The spirited committee is chaired by Mathole Motshekga, rudely labelled by the Congress of the People as one of the “bumsucker” ANC members of an ad hoc committee who rammed through Parliament a report on Nkandla that was subsequently declared invalid by the Constitutional Court.

Backing Police Minister Nathi Nhleko’s report last year, Motshekga trashed Madonsela’s findings and declared: “We should not, and cannot, apologise when we say the report of the Public Protector is misleading and has misled the nation.”

Motshekga and other MPs who showed contempt for Madonsela’s report were then seemingly thrown under the bus after President Jacob Zuma did an about-turn and conceded to the Constitutional Court that the findings were in fact binding.

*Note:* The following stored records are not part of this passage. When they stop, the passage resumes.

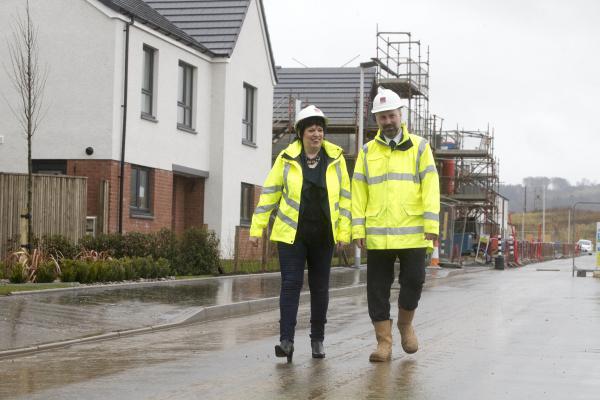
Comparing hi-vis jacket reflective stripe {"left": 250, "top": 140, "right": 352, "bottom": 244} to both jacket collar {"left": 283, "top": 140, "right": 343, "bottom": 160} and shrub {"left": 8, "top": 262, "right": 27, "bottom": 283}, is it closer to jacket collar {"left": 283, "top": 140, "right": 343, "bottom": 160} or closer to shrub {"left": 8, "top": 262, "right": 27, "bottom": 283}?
jacket collar {"left": 283, "top": 140, "right": 343, "bottom": 160}

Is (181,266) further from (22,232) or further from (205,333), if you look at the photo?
(205,333)

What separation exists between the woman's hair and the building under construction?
25.8 m

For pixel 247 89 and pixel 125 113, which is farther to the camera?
pixel 247 89

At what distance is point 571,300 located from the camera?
54.9 feet

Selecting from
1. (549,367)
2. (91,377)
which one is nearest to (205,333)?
(91,377)

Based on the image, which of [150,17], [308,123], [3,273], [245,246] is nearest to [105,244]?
[3,273]

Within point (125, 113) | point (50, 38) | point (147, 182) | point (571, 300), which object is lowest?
point (571, 300)

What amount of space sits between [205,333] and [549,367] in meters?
4.11

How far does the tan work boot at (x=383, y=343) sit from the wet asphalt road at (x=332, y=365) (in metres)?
0.13

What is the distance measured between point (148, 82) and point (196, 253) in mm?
6363

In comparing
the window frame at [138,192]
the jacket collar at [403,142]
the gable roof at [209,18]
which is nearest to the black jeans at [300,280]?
the jacket collar at [403,142]

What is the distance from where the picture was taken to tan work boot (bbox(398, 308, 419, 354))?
8656 mm

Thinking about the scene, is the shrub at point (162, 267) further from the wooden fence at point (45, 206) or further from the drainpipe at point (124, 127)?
the drainpipe at point (124, 127)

Motshekga gave a warm welcome to her successor, Busisiwe Mkhwebane, in the justice committee this week. All MPs appeared genuine in wishing her well, even from the DA, the only party pooper party that refused to back Mkhwebane for the post.

As an observer, it felt paranoid and unfair to prejudge Mkhwebane, despite my own reservations about her securocrat utterances and ties with the secretive State Security Agency, where she has worked as an analyst for the past four months. Mkhwebane has big shoes to fill and needs to be given a chance to stamp her own mark.

But my unease did not subside this week. There was a problem from the get-go. According to the parliamentary programme, Madonsela was scheduled to deliver the annual report herself two days before her last day in office. But on the eve of her visit, the committee postponed delivery by a week.

Madonsela is not perfect, and MPs have a duty to call her to account. But had she been allowed to present her own report, she could have had the opportunity to answer to criticism by MPs who punched holes in the state capture report and lashed out about foreign donor funding, irregular spending, poor staff morale, the naming of her reports and the integrity of her office.

But left largely to newcomer Mkhwebane, she did nothing to defend Madonsela’s conduct. Instead, the specific problems raised were the springboard for Mkhwebane to map out, in a scripted manner, how differently her office would operate in future.

And as Mkhwebane’s first week in office came to a close, it became clearer that she has no qualms about throwing her predecessor under the bus, much to the delight of anti-Madonsela campaigners who are intent on reversing the legacy of her gutsy term in office.